Progress in anti-HIV strategies was reviewed in a plenary session at the conference today (24 July).
"Some of these agents will be useful to the developing world, that is witnessing emergence of drug resistance and urgently needs new treatment strategies," says Joseph Eron, professor of medicine at the US-based University of North Carolina School of Medicine.
"We need to expand the treatment regimen to make it less complicated and less toxic, and to tackle increasing drug resistance."
A team headed by John Rossi, professor of molecular biology at the US-based Beckman Research Institute, is testing gene therapy, where genes are injected into cells or tissue to treat disease.

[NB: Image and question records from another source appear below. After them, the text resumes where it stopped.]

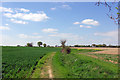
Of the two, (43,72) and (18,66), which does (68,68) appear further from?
(18,66)

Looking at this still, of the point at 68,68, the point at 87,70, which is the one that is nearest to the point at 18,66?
the point at 68,68

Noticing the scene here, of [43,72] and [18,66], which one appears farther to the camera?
[18,66]

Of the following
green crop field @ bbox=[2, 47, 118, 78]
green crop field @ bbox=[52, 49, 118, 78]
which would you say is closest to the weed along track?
green crop field @ bbox=[2, 47, 118, 78]

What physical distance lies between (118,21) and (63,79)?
6276 mm

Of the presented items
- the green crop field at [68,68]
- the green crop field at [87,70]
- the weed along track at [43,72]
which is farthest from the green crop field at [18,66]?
the green crop field at [87,70]

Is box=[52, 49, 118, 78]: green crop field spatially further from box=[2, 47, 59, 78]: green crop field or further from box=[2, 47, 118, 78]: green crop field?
box=[2, 47, 59, 78]: green crop field

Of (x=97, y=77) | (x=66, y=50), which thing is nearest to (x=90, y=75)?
(x=97, y=77)

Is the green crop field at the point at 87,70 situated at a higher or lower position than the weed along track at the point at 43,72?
higher

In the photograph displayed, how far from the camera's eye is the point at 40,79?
8.63 metres

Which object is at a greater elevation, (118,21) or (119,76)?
(118,21)

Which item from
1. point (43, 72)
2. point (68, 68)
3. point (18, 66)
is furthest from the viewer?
point (18, 66)

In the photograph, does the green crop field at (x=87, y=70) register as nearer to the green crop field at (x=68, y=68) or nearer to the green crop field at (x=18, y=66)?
the green crop field at (x=68, y=68)

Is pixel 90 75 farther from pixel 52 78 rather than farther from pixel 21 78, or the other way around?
pixel 21 78

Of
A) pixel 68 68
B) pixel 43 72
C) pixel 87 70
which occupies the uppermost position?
pixel 87 70
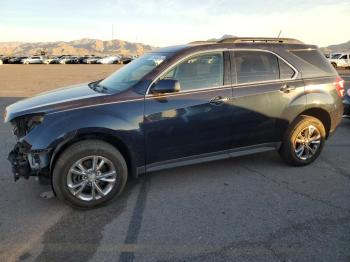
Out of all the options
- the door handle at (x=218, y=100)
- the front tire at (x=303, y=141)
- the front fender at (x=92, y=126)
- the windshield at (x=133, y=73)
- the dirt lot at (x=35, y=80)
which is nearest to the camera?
the front fender at (x=92, y=126)

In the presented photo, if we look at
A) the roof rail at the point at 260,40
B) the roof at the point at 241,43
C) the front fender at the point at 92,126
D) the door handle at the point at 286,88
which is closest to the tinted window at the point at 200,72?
the roof at the point at 241,43

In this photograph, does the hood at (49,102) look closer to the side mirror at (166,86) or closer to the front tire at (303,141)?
the side mirror at (166,86)

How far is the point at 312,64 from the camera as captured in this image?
5.25 m

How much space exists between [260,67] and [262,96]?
434mm

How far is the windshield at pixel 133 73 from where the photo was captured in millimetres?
4361

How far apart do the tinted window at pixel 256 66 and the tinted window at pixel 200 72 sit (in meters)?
0.29

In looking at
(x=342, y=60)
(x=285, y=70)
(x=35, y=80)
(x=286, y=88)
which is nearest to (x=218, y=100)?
(x=286, y=88)

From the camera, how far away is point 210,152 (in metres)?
4.66

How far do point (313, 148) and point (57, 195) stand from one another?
3.81 metres

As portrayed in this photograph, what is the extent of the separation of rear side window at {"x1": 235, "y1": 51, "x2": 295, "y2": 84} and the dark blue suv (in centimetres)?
1

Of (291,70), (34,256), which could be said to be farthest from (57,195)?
(291,70)

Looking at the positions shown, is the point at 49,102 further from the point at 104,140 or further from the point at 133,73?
the point at 133,73

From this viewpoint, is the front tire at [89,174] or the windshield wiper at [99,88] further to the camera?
the windshield wiper at [99,88]

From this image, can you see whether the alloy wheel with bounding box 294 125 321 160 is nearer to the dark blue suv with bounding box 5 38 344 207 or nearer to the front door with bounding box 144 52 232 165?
the dark blue suv with bounding box 5 38 344 207
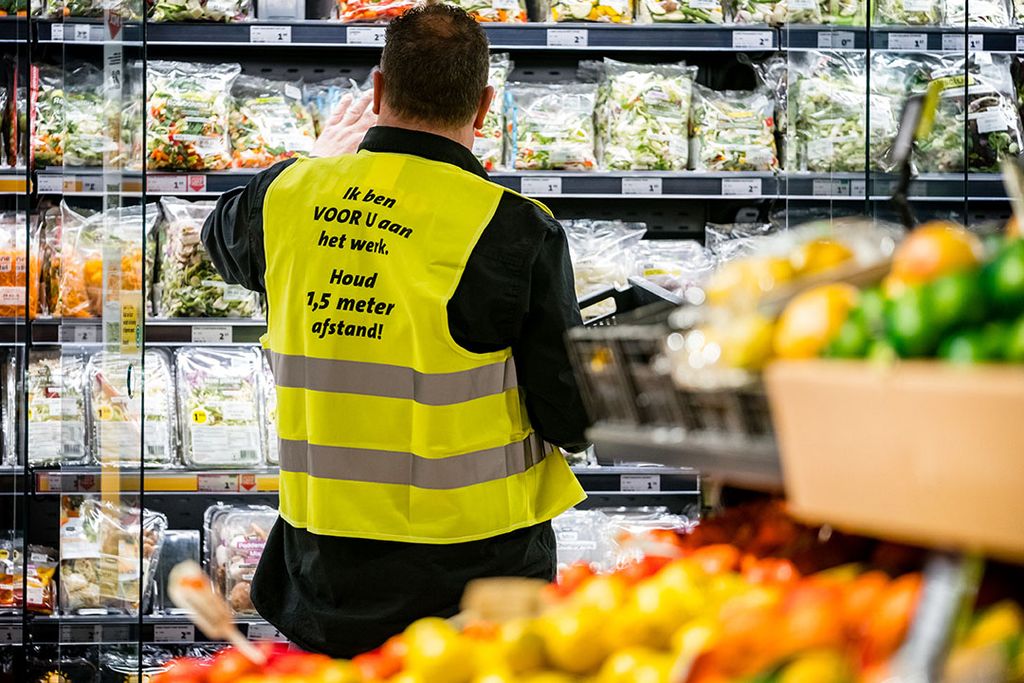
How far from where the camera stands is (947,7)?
293 cm

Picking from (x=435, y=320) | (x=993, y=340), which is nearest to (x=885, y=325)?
(x=993, y=340)

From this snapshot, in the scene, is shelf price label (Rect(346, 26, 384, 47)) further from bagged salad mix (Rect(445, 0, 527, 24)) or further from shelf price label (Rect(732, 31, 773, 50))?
shelf price label (Rect(732, 31, 773, 50))

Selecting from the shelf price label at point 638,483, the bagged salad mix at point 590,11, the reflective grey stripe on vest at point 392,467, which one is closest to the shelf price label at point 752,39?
the bagged salad mix at point 590,11

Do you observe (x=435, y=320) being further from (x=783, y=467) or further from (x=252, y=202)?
(x=783, y=467)

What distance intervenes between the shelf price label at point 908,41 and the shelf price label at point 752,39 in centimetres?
69

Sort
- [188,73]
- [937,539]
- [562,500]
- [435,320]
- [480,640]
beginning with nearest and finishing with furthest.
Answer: [937,539] → [480,640] → [435,320] → [562,500] → [188,73]

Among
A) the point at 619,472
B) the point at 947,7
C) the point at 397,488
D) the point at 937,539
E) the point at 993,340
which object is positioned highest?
the point at 947,7

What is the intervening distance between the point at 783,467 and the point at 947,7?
2446mm

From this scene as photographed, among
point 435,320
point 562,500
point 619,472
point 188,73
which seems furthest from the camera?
point 188,73

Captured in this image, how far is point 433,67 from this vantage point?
2119mm

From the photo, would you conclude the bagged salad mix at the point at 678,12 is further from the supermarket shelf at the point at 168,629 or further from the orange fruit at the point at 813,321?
the orange fruit at the point at 813,321

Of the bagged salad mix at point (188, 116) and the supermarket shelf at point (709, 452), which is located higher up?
the bagged salad mix at point (188, 116)

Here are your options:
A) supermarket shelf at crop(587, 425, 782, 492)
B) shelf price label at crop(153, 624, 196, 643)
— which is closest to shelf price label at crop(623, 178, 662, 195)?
shelf price label at crop(153, 624, 196, 643)

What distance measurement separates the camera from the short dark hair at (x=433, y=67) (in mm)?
2121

They are investigating whether genetically modified stem cells — the body's master cells that can grow into any kind of cell — can be used to treat AIDS patients.
Rossi's team built a unique anti-HIV agent by stitching together three short gene sequences. Two sequences target the HIV virus directly by interfering with its genetic material, while the third blocks the entry of the virus into a cell.
This agent is carried into the stem cells by a 'vehicle' — HIV itself made harmless by deactivating most of its genes.
The trial began in June 2007 on an AIDS patient in the United States (US) and will be tested initially on five other patients.
Rossi told SciDev.Net, "This triple construct is several times more powerful than azidothymidine, one of the widely used anti-HIV drugs," in laboratory tests.
Elsewhere, six new anti-HIV drugs are in advanced stages of testing, with two waiting for approval by the United States Food and Drug Administration.
Two are "integrase inhibitors" that block the HIV genetic material from attaching to the host cell's DNA. Two others block the entry of the virus into the host cell and the third group prevents the virus from producing copies of itself.
While saying it is up to the individual drug firms to fix their price, Eron added, "I urge the World Health Organization, the Joint United Nations Project on HIV/AIDS and the International AIDS Society to make these new drugs available not just in the US and Europe, but also in developing countries."
"The stronger the voice, the better off we are."